ARTIFACT_DIR = ensure_dir(ROOT / "artifacts")


In [None]:
train_raw, test_raw = load_train_test(DATA_DIR)
bundle = prepare_datasets(train_raw, test_raw, drop_identifiers=True)

print("train_raw:", train_raw.shape)
print("test_raw :", test_raw.shape)
print("X_train  :", bundle.X_train.shape)
print("X_test   :", bundle.X_test.shape)
print("n_features:", len(bundle.feature_cols))
print("n_cat    :", len(bundle.cat_cols))


In [None]:
# Sanity: target consistency + schema mismatch
assert TARGET_SEV_COL in train_raw.columns, "Missing montant_sinistre in train"
assert TARGET_FREQ_COL in train_raw.columns, "Missing nombre_sinistres in train"

mismatch = sorted(set(bundle.X_train.columns) ^ set(bundle.X_test.columns))
print("Schema mismatch columns:", len(mismatch))
if mismatch:
    print(mismatch[:20])

target_inconsistency = (
    ((train_raw[TARGET_FREQ_COL] == 0) & (train_raw[TARGET_SEV_COL] > 0)).sum()
    + ((train_raw[TARGET_FREQ_COL] > 0) & (train_raw[TARGET_SEV_COL] == 0)).sum()
)
print("Target inconsistency rows:", int(target_inconsistency))


In [None]:
# Distribution cible
y_freq = bundle.y_freq
y_sev = bundle.y_sev
pos = y_freq == 1

print("Claim rate:", round(float(y_freq.mean()), 6), f"({int(pos.sum())}/{len(y_freq)})")
print("Severity mean (all):", round(float(y_sev.mean()), 3))
print("Severity mean (pos):", round(float(y_sev[pos].mean()), 3))
print("Severity max:", round(float(y_sev.max()), 3))
for q in [0.5, 0.75, 0.9, 0.95, 0.99]:
    print(f"sev_pos_q{int(q*100):02d}:", round(float(np.quantile(y_sev[pos], q)), 3))


In [None]:
# Missingness + shift principal sur code_postal
missing_top = bundle.X_train.isna().mean().sort_values(ascending=False).head(15)
print("Top missing rates")
display(missing_top.to_frame("missing_rate"))

if "code_postal" in bundle.X_train.columns:
    tr_cp = bundle.X_train["code_postal"].astype(str)
    te_cp = bundle.X_test["code_postal"].astype(str)
    unseen_cp = (~te_cp.isin(set(tr_cp))).mean()
    print("Unseen code_postal ratio in test:", round(float(unseen_cp), 4))

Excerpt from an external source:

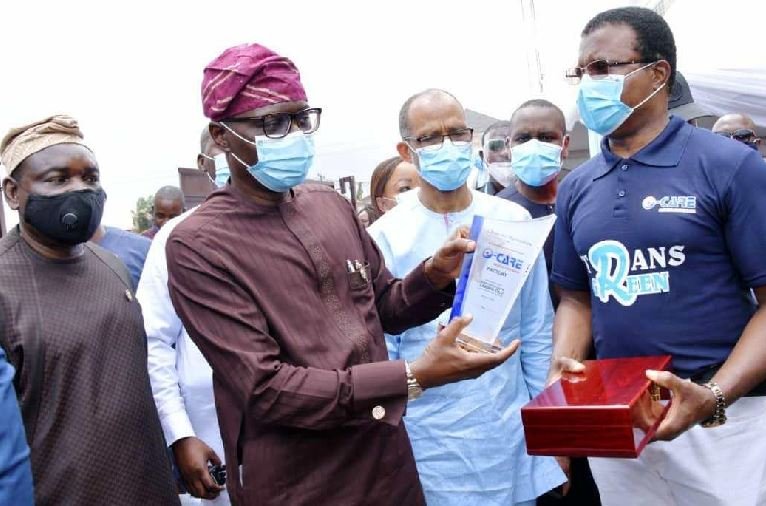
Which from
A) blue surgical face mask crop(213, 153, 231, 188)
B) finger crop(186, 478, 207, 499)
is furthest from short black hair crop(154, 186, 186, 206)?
finger crop(186, 478, 207, 499)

if {"cp2", "cp3"}.issubset(bundle.X_train.columns):
    for c in ["cp2", "cp3"]:
        tr = bundle.X_train[c].astype(str)
        te = bundle.X_test[c].astype(str)
        unseen = (~te.isin(set(tr))).mean()
        print(f"Unseen {c} ratio in test:", round(float(unseen), 4))


In [None]:
# Folds primaires + secondaires
folds_primary = build_primary_time_folds(train_raw, n_blocks=5, index_col=INDEX_COL)
folds_secondary = build_secondary_group_folds(train_raw, n_splits=5, group_col="id_client")

validate_folds_disjoint(folds_primary, check_full_coverage=False)
validate_folds_disjoint(folds_secondary, check_full_coverage=True, n_rows=len(train_raw))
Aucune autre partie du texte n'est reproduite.